Syria's oil from Iraq and other trade going both ways have been shut off, Powell added.

The Powell-Assad discussion also included talks about Syria's support for the Lebanese militant group Hezbollah.

Powell said Syria indicated it had closed certain Palestinian offices in Damascus; Powell had been expected to bring up the offices kept in Syria by groups such as the militant Hamas and Islamic Jihad, which the Bush administration classifies as terrorist organizations.

"We provided some other suggestions to the Syrians that they are going to take in advisement. I expect to hear back," Powell said.

A senior State Department official said Powell told Assad that the United States could not understand why those groups were seen "as of any benefit to Syria any longer" since Saddam's fall.

Powell said Sunday he told Assad that his support of terrorist groups, including harboring Palestinian organizations engaged in terror attacks against Israelis, "makes it hard to move forward on the Middle East peace process. These things have to come to an end."

In the meeting, Powell specifically mentioned Hamas, the Palestinian Islamic Jihad and the Popular Front for the Liberation of Palestine, General Command. The official said Powell noted that the United States would take the office closures as a sign of whether Syria really wants a new relationship with the United States "on a new foundation, not just some incrementalism from the past."

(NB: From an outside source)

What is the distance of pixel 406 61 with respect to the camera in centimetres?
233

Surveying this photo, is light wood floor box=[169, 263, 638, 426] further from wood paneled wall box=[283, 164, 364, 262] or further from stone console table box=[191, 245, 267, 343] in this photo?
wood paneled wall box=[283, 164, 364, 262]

Militant Palestinian groups said Powell's comments won't affect the resistance against Israel.

"This is not going to affect the Palestinian resistance," said Hamas spokesman Mahmoud Zahar. "Hamas has a symbolic presence in Syria. The resistance is here inside the occupied land and it is going to continue."

The Islamic Jihad leader in Gaza, Dr. Mahammed Hindi, said the United States has called for this several times before and said his group doesn't have offices in Damascus. "Our movement is inside Palestine and we will continue our work from inside Palestine," he said.

Ziad Naghalah, a member of Islamic Jihad's politbureau in Damascus, said: "We have not been notified about the closure of our offices. Our offices in Syria are information offices."

"There is nothing in Hezbollah's dictionary called 'withdrawal' because this will amount to the abolishment of [Hezbollah's] presence and even the cancellation of Lebanon from the current political map," said Hussein Khalil, a political assistant to Hezbollah leader Sheik Hassan Nasrallah.

Powell said he made clear that the U.S. commitment to Middle East peace "would include Syria and Lebanon, and would include the Golan Heights," a particularly sensitive issue for Syria. The Golan Heights are a rocky frontier plateau held by Israel since the 1967 Middle East War.

After the meeting with Assad, Powell left for Beirut to try to sell Lebanon on the U.S.-sponsored "road map" for peace between Israel and the Palestinians.

There, Powell assured Prime Minister Rafik Hariri of U.S. support for "an independent and prosperous Lebanon free of all -- all -- foreign forces." As he did with Syria, he emphasized the Israeli-Palestinian "road map" is envisioned as the path to a settlement that also includes the interests of Syria and Lebanon.

"We are interested in a comprehensive solution that will involve creation of a Palestinian state and settling the outstanding issues between Israel and Lebanon, and Israel and Syria," Powell said.

The secretary will return to the region next week to see Israeli Prime Minister Ariel Sharon and Mahmoud Abbas, the new Palestinian prime minister.

Fox News' Teri Schultz and The Associated Press contributed to this report.